▶ **WHAT TO DO**
Each line in the records below, from the one that contains "MX Cross Helmet" to the one that contains "Keyless2Go Ford 3", should be reproduced exactly, the first and last included.
==== DATA TO USE ====
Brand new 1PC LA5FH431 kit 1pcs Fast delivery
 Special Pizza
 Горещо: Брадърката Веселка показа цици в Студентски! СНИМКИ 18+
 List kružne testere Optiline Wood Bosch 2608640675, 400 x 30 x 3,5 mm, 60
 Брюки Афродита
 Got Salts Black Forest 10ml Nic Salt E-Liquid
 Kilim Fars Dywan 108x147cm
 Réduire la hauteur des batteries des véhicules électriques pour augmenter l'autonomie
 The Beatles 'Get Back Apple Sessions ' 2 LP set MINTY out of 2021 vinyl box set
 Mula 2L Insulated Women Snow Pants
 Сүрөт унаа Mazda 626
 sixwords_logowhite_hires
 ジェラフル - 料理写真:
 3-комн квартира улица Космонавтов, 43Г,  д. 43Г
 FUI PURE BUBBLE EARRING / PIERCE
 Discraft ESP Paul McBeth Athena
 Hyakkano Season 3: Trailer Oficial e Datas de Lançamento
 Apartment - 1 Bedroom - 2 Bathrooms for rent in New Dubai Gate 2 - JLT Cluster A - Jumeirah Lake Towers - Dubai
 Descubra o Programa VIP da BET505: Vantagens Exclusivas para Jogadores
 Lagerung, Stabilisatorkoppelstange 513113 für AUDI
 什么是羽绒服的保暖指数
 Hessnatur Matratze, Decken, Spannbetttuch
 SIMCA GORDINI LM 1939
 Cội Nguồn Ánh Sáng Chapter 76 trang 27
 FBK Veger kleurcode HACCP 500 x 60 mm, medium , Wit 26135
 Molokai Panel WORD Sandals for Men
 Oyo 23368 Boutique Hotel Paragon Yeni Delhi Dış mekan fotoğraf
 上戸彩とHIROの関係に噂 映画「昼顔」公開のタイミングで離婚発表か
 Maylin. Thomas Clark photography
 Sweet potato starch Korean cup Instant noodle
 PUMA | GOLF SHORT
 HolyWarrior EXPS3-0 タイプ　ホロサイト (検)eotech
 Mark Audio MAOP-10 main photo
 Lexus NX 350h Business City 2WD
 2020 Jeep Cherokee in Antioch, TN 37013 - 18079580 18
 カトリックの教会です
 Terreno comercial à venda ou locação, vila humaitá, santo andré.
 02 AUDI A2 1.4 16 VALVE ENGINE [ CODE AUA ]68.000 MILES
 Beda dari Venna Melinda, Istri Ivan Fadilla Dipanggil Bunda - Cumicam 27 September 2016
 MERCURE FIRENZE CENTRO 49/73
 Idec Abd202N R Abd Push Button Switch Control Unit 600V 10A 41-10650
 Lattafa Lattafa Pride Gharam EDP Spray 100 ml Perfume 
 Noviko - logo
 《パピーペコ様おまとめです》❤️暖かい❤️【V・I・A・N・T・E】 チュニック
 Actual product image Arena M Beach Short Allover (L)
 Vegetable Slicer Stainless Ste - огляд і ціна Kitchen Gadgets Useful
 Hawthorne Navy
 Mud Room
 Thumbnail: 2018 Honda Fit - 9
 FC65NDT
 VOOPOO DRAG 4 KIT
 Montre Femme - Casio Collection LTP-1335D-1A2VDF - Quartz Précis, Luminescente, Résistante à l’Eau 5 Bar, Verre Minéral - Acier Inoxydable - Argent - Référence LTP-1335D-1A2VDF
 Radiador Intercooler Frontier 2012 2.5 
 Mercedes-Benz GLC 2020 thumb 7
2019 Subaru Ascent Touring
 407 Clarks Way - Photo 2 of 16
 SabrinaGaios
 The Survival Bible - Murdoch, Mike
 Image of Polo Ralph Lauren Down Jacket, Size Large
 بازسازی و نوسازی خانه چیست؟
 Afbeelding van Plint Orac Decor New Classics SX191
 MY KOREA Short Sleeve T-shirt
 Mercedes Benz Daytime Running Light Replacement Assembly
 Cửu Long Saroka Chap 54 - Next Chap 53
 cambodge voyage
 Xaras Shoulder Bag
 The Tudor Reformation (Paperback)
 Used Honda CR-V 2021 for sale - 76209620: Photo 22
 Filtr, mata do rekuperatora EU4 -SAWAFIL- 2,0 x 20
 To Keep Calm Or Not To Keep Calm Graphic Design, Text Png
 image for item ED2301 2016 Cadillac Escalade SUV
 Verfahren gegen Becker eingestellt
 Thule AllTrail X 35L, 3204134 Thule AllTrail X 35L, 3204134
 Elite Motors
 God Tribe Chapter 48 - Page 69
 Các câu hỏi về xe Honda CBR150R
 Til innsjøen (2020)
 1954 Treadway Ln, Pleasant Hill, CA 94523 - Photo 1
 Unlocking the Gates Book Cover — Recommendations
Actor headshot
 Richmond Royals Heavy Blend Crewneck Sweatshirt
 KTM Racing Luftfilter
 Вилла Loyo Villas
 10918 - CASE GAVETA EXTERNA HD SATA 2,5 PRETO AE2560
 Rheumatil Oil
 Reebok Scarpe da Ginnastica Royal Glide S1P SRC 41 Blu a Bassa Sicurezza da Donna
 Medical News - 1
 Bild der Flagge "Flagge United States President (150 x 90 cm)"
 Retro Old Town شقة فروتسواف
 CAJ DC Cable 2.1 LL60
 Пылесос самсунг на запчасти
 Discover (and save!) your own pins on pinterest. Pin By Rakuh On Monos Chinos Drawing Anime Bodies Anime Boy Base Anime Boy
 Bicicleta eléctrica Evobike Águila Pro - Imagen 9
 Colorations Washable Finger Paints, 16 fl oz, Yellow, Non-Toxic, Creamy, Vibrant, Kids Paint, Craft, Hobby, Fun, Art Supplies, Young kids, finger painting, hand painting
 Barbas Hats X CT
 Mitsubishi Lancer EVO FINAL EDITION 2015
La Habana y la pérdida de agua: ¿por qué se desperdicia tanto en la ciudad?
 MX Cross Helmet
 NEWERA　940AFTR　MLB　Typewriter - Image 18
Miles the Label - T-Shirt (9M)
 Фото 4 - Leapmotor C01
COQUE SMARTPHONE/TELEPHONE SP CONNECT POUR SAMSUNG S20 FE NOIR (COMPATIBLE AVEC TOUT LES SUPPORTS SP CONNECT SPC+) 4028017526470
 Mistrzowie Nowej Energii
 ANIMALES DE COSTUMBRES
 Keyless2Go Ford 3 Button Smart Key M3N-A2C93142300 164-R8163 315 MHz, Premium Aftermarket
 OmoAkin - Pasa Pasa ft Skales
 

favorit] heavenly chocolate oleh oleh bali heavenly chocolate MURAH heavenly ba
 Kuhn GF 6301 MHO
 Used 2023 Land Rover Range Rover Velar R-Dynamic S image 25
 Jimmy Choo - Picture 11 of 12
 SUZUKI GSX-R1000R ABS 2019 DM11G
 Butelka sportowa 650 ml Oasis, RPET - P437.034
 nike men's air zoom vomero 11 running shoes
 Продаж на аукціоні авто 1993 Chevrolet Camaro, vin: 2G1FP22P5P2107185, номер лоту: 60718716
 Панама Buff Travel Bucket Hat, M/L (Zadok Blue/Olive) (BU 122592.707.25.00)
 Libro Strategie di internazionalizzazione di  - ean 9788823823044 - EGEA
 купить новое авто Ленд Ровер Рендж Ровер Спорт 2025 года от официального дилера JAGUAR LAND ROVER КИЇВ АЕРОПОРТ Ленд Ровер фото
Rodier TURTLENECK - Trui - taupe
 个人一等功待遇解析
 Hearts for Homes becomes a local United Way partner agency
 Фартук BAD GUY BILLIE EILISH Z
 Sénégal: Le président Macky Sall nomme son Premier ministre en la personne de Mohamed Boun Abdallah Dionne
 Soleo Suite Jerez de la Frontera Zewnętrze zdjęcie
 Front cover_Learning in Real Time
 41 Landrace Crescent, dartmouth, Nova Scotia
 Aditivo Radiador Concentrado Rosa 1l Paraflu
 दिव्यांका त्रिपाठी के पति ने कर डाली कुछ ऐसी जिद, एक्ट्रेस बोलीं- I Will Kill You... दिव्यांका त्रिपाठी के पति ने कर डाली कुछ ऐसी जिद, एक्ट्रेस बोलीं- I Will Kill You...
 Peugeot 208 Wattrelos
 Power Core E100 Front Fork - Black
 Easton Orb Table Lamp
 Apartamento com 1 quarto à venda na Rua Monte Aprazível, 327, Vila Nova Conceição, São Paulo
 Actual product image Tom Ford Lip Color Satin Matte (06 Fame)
====
▶ **TASK ANSWER**
 MX Cross Helmet
 NEWERA　940AFTR　MLB　Typewriter - Image 18
Miles the Label - T-Shirt (9M)
 Фото 4 - Leapmotor C01
COQUE SMARTPHONE/TELEPHONE SP CONNECT POUR SAMSUNG S20 FE NOIR (COMPATIBLE AVEC TOUT LES SUPPORTS SP CONNECT SPC+) 4028017526470
 Mistrzowie Nowej Energii
 ANIMALES DE COSTUMBRES
 Keyless2Go Ford 3 Button Smart Key M3N-A2C93142300 164-R8163 315 MHz, Premium Aftermarket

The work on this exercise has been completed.